- **Excerpt to read**

This is the Creative Voyage podcast, a long form interview show with the mission of helping creative professionals to level up. I'm your host, Mario Depicolzuane. I'm a creative professional myself, active in the fields of graphic design, art direction, and creative consulting, working with companies such as Kinfolk, MENU, and Sonos.
Through Season One of this podcast, I present in-depth interviews with some of the world's most inspiring creative professionals, revealing the stories that shaped their lives and careers, plus actionable strategies to help take your mindset and skills to the next level. I invite you to join me on this journey.
Mario: In this episode, I talk to a fellow graphic designer and art director.
Nao: My name is Nao Nozawa, I am Japanese and I'm a Tokyo based graphic designer. After graduating Tama University in Tokyo, I started my career for three years in Tokyo, based in advertisement agency, and moved to London when I was 26. I'm now based in Tokyo and working as a freelancer.
Mario: I've had the pleasure of meeting Nao though a mutual friend while I was visiting Tokyo for the very first time at the beginning of this year. We met over a delicious lunch at Kanetanaka, which is a minimalist haven in the form of a restaurant, designed by Hiroshi Sugimoto who's a Japanese photographer and architect. After our brief time spent together, I was fascinated with Nao, so I decided to ask her to be one of my first podcast guests, and luckily, she said yes.
Mario: Nao is currently working as a freelancer, spending her time between working with Tokyo based studio Artless and working with a range of clients independently. What drew me to her work is the variety of her projects and the way she infuses her personality in her work with seemingly effortless ease, and working between different disciplines including graphic design, art direction, but also accessories and textile design. She's also often exhibiting her personal work and has her self-published book sold in design capitals such as London, Paris, New York and L.A. In this episode we're going to listen to the highlights of the conversation I had with Nao in February of 2018. We cover topics such as dealing with feedback and criticism, the importance of personal work and self initiated projects, the specifics of freelancing, and working with clients in Japan, and much more.

- **Tasks to complete**
1. In the podcast introduction, how old was Nao Nozawa when she moved to London?
2. Continue the podcast introduction from the point where it stops.

- **Supplied entries**
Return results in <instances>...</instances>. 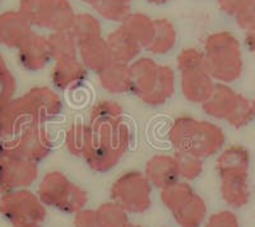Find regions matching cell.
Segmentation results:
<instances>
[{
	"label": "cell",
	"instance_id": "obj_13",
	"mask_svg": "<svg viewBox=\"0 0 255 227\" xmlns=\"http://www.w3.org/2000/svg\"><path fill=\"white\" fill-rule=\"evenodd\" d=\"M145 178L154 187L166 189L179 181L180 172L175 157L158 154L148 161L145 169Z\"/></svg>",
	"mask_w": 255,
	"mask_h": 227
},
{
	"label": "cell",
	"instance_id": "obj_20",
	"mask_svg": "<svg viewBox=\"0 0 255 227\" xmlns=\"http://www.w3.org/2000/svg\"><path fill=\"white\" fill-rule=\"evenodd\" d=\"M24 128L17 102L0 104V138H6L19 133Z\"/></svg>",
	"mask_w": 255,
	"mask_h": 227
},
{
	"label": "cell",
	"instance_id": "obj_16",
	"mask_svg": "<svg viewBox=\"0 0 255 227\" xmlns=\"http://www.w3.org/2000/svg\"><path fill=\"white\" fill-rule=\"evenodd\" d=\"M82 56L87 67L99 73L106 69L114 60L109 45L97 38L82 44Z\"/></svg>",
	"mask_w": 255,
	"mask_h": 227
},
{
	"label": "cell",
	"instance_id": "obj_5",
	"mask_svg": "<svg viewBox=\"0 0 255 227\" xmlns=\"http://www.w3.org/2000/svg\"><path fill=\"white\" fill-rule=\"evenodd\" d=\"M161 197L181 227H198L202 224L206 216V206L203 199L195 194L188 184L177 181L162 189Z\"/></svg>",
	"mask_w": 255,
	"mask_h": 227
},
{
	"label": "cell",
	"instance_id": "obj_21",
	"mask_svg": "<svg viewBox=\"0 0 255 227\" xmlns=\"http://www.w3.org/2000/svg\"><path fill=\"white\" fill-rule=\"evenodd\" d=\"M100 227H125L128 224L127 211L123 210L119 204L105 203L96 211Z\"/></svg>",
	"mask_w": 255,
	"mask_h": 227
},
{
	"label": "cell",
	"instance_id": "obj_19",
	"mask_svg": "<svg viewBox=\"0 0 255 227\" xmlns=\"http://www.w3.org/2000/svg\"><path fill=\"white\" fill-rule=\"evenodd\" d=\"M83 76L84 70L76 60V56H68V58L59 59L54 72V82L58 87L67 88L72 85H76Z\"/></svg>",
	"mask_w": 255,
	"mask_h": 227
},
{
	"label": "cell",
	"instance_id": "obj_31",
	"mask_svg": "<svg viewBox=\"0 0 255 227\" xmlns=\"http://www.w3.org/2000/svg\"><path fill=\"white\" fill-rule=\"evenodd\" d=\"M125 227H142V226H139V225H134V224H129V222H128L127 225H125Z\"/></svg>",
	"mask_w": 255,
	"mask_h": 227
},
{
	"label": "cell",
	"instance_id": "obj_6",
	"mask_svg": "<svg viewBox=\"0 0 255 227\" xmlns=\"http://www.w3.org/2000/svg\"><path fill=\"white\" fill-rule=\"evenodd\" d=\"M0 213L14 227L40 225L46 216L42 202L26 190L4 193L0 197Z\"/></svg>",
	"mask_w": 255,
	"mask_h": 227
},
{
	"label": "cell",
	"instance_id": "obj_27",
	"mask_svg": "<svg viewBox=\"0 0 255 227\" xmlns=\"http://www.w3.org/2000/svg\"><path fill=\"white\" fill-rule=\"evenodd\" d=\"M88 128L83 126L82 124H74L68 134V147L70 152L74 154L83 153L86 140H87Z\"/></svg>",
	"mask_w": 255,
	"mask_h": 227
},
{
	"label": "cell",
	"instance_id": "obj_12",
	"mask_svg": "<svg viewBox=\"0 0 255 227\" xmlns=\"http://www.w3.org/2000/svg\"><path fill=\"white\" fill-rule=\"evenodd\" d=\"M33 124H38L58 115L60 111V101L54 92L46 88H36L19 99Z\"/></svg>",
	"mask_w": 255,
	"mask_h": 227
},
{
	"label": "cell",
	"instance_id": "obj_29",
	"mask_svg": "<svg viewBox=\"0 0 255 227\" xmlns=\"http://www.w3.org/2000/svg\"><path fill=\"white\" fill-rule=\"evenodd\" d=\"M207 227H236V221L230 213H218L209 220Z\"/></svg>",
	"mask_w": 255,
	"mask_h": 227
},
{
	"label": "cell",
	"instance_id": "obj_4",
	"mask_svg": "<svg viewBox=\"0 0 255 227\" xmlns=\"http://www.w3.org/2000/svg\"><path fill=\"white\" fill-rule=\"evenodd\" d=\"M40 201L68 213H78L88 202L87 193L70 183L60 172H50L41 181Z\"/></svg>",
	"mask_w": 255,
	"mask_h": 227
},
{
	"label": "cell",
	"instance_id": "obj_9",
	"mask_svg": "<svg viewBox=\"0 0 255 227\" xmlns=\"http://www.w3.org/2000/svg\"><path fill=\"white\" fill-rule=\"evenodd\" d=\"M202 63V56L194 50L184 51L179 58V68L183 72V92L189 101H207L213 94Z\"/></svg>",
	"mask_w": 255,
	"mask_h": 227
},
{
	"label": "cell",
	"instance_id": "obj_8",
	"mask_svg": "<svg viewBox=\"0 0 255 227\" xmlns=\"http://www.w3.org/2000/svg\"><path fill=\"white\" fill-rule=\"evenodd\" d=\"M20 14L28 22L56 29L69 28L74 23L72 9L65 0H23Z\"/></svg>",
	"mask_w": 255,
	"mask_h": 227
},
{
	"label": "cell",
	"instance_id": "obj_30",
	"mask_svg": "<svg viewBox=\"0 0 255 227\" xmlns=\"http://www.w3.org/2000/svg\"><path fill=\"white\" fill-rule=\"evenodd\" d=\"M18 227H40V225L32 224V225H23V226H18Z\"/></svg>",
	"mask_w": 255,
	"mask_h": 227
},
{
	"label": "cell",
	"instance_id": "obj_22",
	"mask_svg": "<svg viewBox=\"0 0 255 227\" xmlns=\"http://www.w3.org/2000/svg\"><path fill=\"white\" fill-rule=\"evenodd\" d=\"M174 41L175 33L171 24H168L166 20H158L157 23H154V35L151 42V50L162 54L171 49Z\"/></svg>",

- **Final results**
1. 26

2.
Nao knew by age 10 that she wanted to do something creative for a living and by 18 had her first commission, but her parents didn't allow her to specialize too early, fearing she'd be too narrow in her world view. The advice is one she now gives to young professionals, "Don't focus so squarely on graphic design, that you don't know what's going on in the other fields." I started my conversation with Nao, asking her what she would advise her younger self when she was just starting out.
Nao: The first thing is trust your instinct. That is very important to me. When I was 20 or 21, I was in Uni and actually I didn't enjoy my life at Uni that much because there are more than 100 students in my department and it was kind of competitive, a bit. I think it happened all the time, maybe in design industry, but I think, it never makes sense to compare with the other people. I think designer should focus on what I really want to design, and what I really want to express, so don't to be afraid trust your instinct. That is very important advice to myself.
Between working with the design agency, Artless, and her independent work, Nao often collaborates with assistants, and they are usually younger professionals, fresh out of University. I was curious to hear what advice she would give a young person entering into this kind of work, and more specifically, what she wished her assistants perhaps already knew coming out of their design schools.
Nao: The young people like 23 or 25, like after graduating Uni, they are very enthusiastic, which I really like, but the typographic skills are always kind of hard to teach. I think in University, the typography lessons are experimental. People who are studying graphic design, like making posters and magazines, that kind of people are very talented, but still very experimental for everything. In general, the graphic design work always needs to be easy to read, and especially in Japanese, there's three different letters: Kanji, Hiragana, and Katakana, and quite difficult to combine all the three different letters on the paper, so I think it's always better to study and get experience about typography before entering this industry.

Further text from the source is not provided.